■ **What to do**
(a) Copy the passage on robotic aseptic filling word for word, from "Examples of gloveless" to "for clinical trials.".
(b) Continue the passage on robotic aseptic filling, starting after its last sentence.

■ **Exercise text**
#####

The design and mechanical characteristics of the robots (e.g. the use of brushless servomotors) make the process more smooth and reproducible, as mechanical movements are giving rise to a reduced number of particles.

Examples of gloveless fully sealed isolators inclusive of a robotic, GMP compliant arm were already presented in 2015 for the modular small-scale manufacturing of personalised, cytotoxic materials used for clinical trials.

Maintenance of the closed system may be also, at least partly, automated, for example by mean of haptic devices operated by remote to run the procedure the robotic arm needs to perform. Implementation of PAT tools and artificial intelligence algorithms offers opportunities for the continuous monitoring of the machinery, thus preventing malfunctioning and potential failures. The so gathered data may also prove very useful to run simulations of the process and optimization of the operative parameters. Artificial intelligence may be in place to run the automated monitoring and to detect defective finished products.

Automated filling machines allow for a high flexibility of batch’s size, from few hundreds of vials per hour up to some thousands. The transfer of containers along the different stations of the process is also automated. The implementation of this type of processes is usually associated with the use of pre-sterilised, single-use materials automatically inserted within the isolator (e.g. primary containers and closures, beta bags and disposal waste bags).

#####

■ **Data section**
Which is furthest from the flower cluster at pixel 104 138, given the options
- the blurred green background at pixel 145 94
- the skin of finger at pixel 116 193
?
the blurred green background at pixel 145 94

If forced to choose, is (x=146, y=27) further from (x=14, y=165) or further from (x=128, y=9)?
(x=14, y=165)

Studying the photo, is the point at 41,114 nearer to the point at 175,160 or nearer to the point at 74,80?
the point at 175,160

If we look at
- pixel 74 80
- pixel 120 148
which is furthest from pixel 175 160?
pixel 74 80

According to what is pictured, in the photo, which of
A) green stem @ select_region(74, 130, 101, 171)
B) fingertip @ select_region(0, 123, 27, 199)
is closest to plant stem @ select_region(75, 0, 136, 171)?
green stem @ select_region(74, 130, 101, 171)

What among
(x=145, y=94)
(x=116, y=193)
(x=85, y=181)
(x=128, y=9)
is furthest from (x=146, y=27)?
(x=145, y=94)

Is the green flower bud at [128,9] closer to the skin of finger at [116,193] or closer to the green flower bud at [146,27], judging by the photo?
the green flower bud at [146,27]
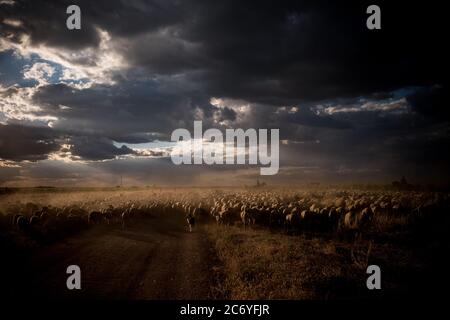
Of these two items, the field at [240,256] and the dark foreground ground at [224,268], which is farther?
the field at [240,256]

#####

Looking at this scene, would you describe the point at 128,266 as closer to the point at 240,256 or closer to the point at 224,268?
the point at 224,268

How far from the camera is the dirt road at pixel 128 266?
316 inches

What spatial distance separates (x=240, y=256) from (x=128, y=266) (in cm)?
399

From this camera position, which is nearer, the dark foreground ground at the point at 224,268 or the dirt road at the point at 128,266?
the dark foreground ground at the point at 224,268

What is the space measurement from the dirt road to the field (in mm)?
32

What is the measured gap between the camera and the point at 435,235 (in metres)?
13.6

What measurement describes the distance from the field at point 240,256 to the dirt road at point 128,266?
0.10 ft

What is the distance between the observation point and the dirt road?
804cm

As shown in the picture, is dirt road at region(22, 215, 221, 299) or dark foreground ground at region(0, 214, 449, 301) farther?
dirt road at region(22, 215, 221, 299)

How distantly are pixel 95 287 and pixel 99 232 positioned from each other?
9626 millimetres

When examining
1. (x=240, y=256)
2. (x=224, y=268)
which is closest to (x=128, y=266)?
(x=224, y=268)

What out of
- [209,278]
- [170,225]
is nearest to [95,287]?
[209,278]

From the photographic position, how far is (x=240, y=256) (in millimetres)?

#####

■ **Exercise responses**
(a)
Examples of gloveless fully sealed isolators inclusive of a robotic, GMP compliant arm were already presented in 2015 for the modular small-scale manufacturing of personalised, cytotoxic materials used for clinical trials.

(b)
Automation may also refer to microbial monitoring and particle sampling operations to be run into cleanrooms, in line with the final goal to eliminate the need of human intervention.

Comparison of risks vs manual processes

A comparison of risks relative to various types of aseptic preparation processes typically run within a hospital pharmacy and performed, respectively, using a robot plus peristaltic pump or a manual process was published in 2019 in Pharm. Technol. in Hospital Pharmacy.

Production “on demand” of tailor-made preparations has been identified by authors as the more critical process, for which no significant difference in productivity is present between the manual and automated process. The robotic process proved to be superior for standardised preparations either from ready to use solutions or mixed cycles. A risk analysis run using the Failure Modes Effects and Criticality Analysis (FMECA) showed a lower level of associated risk.